Kostiantyn Omelianchuk, Andrii Liubonko, Oleksandr Skurzhanskyi, Artem Chernodub, Oleksandr Korniienko, Igor Samokhin
In this paper, we carry out experimental research on Grammatical Error Correction, delving into the nuances of single-model systems, comparing the efficiency of ensembling and ranking methods, and exploring the application of large language models to GEC as single-model systems, as parts of ensembles, and as ranking methods. We set new state-of-the-art performance with F_0.5 scores of 72.8 on CoNLL-2014-test and 81.4 on BEA-test, respectively.

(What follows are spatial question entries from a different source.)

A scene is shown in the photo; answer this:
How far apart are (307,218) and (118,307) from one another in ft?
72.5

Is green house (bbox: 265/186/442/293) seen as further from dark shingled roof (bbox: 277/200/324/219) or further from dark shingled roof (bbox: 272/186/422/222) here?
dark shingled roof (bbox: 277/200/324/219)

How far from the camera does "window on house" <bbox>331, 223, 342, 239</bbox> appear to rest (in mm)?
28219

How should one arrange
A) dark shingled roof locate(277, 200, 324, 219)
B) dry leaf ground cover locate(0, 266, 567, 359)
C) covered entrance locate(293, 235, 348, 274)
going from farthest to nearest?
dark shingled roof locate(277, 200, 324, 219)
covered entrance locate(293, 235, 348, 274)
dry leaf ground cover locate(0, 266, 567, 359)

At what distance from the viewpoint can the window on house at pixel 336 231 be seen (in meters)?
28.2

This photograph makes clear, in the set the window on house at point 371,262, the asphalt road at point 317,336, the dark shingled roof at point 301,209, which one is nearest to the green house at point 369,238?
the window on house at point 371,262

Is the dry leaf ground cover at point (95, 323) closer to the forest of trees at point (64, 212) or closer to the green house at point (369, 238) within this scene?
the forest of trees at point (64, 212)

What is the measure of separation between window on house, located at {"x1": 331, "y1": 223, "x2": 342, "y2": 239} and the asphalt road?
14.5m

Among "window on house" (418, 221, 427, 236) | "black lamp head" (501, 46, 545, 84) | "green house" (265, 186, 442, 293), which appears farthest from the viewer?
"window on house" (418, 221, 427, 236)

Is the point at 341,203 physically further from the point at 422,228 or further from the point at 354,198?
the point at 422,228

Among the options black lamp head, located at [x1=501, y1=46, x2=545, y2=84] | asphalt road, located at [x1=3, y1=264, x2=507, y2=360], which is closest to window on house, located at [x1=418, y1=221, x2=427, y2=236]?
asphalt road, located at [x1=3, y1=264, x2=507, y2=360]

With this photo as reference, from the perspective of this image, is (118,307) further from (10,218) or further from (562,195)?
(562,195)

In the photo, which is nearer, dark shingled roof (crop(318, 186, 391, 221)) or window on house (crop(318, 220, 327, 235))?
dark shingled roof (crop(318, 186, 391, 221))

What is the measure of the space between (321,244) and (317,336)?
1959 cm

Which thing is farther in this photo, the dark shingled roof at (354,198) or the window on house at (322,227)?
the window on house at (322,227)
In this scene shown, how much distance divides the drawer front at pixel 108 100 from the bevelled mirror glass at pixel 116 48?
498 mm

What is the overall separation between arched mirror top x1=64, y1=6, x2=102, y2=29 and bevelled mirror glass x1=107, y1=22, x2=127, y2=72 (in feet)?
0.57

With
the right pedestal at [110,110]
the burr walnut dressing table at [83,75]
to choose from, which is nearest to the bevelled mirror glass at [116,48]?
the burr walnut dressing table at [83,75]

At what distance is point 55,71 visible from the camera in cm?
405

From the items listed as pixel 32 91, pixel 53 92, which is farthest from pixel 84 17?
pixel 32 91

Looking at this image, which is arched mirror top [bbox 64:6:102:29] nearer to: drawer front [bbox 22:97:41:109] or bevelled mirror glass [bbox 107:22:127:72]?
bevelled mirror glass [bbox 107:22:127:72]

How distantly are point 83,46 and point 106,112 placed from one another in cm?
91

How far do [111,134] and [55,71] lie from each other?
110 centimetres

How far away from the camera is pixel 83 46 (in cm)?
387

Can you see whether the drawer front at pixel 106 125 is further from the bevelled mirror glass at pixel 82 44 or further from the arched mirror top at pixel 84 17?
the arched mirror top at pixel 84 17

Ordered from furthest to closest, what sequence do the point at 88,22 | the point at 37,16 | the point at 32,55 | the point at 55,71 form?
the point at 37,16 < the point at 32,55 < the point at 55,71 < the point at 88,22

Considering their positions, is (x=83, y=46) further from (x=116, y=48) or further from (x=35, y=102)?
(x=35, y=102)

To support further advancements in GEC and ensure the reproducibility of our research, we make our code, trained models, and systems' outputs publicly available.

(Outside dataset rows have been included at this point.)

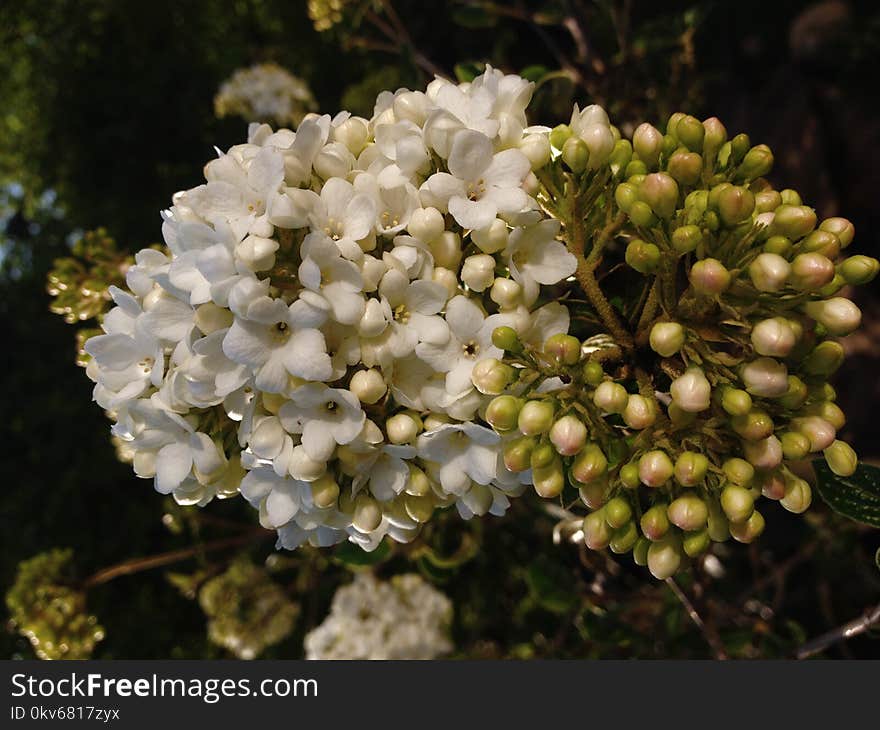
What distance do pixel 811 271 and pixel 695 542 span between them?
37 centimetres

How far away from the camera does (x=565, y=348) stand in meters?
0.96

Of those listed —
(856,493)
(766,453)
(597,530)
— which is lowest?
(597,530)

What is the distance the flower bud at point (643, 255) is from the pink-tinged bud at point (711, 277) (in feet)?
0.21

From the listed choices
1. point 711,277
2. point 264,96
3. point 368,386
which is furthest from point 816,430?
point 264,96

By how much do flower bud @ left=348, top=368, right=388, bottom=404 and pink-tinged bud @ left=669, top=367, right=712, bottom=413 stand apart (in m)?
0.37

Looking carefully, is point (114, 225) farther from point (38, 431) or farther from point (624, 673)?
point (624, 673)

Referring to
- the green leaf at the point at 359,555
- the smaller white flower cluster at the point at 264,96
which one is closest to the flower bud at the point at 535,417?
the green leaf at the point at 359,555

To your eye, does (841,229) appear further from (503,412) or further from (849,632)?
(849,632)

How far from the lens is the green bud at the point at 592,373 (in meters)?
0.98

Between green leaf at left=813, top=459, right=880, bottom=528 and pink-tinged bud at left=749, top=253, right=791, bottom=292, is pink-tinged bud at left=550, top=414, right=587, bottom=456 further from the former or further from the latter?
green leaf at left=813, top=459, right=880, bottom=528

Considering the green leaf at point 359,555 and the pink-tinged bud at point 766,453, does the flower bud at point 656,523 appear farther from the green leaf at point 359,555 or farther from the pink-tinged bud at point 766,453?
the green leaf at point 359,555

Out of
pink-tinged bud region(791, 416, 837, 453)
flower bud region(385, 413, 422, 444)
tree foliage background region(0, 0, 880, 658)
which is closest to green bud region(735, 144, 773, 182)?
pink-tinged bud region(791, 416, 837, 453)

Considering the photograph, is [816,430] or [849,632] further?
[849,632]

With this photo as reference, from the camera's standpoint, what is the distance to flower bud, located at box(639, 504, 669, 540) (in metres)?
0.97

| Task | Dataset | Metric | Value | Model |
|---|---|---|---|---|
| Grammatical Error Correction | CoNLL-2014 Shared Task | F0.5 | 72.8 | Ensembles of best 7 models + GRECO + GTP-rerank |
| Grammatical Error Correction | CoNLL-2014 Shared Task | Precision | 83.9 | Ensembles of best 7 models + GRECO + GTP-rerank |
| Grammatical Error Correction | CoNLL-2014 Shared Task | Recall | 47.5 | Ensembles of best 7 models + GRECO + GTP-rerank |
| Grammatical Error Correction | CoNLL-2014 Shared Task | F0.5 | 71.8 | Majority-voting ensemble on best 7 models |
| Grammatical Error Correction | CoNLL-2014 Shared Task | Precision | 83.7 | Majority-voting ensemble on best 7 models |
| Grammatical Error Correction | CoNLL-2014 Shared Task | Recall | 45.7 | Majority-voting ensemble on best 7 models |
| Grammatical Error Correction | BEA-2019 (test) | F0.5 | 81.4 | Majority-voting ensemble on best 7 models |